To attain the Perfect Dinner we must attain the Perfect Civilization. The diner must be as free to enjoy his dinner as the cook is to prepare it; and, in like manner, the Perfect Dinner is the concomitant of the Perfect Civilization. Man is civilized when he is well-fed and uncivilized when he is ill-fed. This is a truth which you need not accept upon my unsupported authority; any housewife will tell you as much. If the earth were to be visited by a plague which attacked only those who could cook and carried them off all at one time, I believe that the world would relapse into anarchy in the space of thirty days.
It seems to me that the profession of cooking is not at all incompatible with the study of philosophy. As I apply my philosophy to my cooking, so I apply my cooking to my philosophy. Some of my philosophers I take raw, some I boil down to the very juice and some I season; for philosophy, I believe, is often more digestible when taken cum grano salis.
I may be wrong, and it may seem egotistical in me to say it, but really, Mr. Idler, I believe that if more people were of my mind to mix their philosophy and their cooking, there would be many more intelligent cooks and not a few more palatable philosophers.
I am, Sir, your humble servant,
Bartholomew Battercake.
A BACHELOR ON WOMEN
To the Editor of The Idler.
Dear Sir: I have lately been the subject of many animadversions upon the part of literary critics because of a novel of mine, recently published, which these critics have been pleased to term “a study in feminine psychology.” My story has been criticized severely and my observations upon the female character mercilessly condemned, and in every one of these adverse criticisms which has been brought to my attention, the reviewer has taken occasion to say, in substance, “This book was evidently written by a bachelor.”

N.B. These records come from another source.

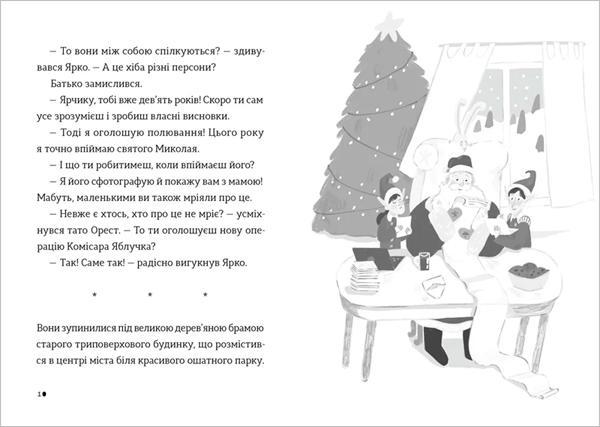 – То вони між собою спілкуються? – здивувався Ярко. – А це хіба різні персони?

Батько замислився.

– Ярчику, тобі вже дев'ять років! Скоро ти сам усе зрозумієш і зробиш власні висновки.

– Тоді я оголошую полювання! Цього року я точно впіймаю святого Миколая.

– І що ти робитимеш, коли впіймаєш його?

– Я його сфотографую й покажу вам з мамою! Мабуть, маленькими ви також мріяли про це.

– Невже є хтось, хто про це не мріє? – усміхнувся тато Орест. – То ти оголошуєш нову операцію Комісара Яблучка?

– Так! Саме так! – радісно вигукнув Ярко.

* * *

Вони зупинилися під великою дерев'яною брамою старого триповерхового будинку, що розмістився в центрі міста біля красивого ошатного парку.

10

Now, the fact of my bachelorhood I have no wish to deny, nor could I if I would, for it is well known to my many friends and acquaintances that I am a single man. But is the fact that I am a bachelor conclusive, or even prima facie, evidence of my incompetency to discourse upon feminine psychology? I do not see why it should be so considered. It is plain that a great many people are of the opinion that the man who has married a woman must know more of women in general than the man who has not. But, after all is said, Mr. Idler, why should the married man know more of women than the bachelor knows? He is married only to one woman—not to all womankind.
No man becomes an expert entomologist through the study of one insect. There is no one insect which can furnish him with a general knowledge of entomology. Nor is there any one woman who can furnish us with a general knowledge of women. There is no one woman so typical of her sex that all other women may be judged by her. Yet the only advantage which the married man enjoys over the unmarried man is his intimate knowledge of one particular woman. The married man has not the same liberty of observing women which is the perquisite of the bachelor. The only time when a married man has an opportunity to observe women other than his wife is when his wife is not with him, and then, for a short time, he possesses the same degree of liberty which the bachelor enjoys all of the time. The bachelor observes, not one woman, but many. It is true that his knowledge of women differs from that of the married man in one particular: if he has any intimate knowledge of woman at her worst it is likely to be a knowledge of Judy O’Grady, rather than of the colonel’s lady. The bachelor sees good women at their best and bad women at their worst. The married man sees one good woman at her best and at her worst.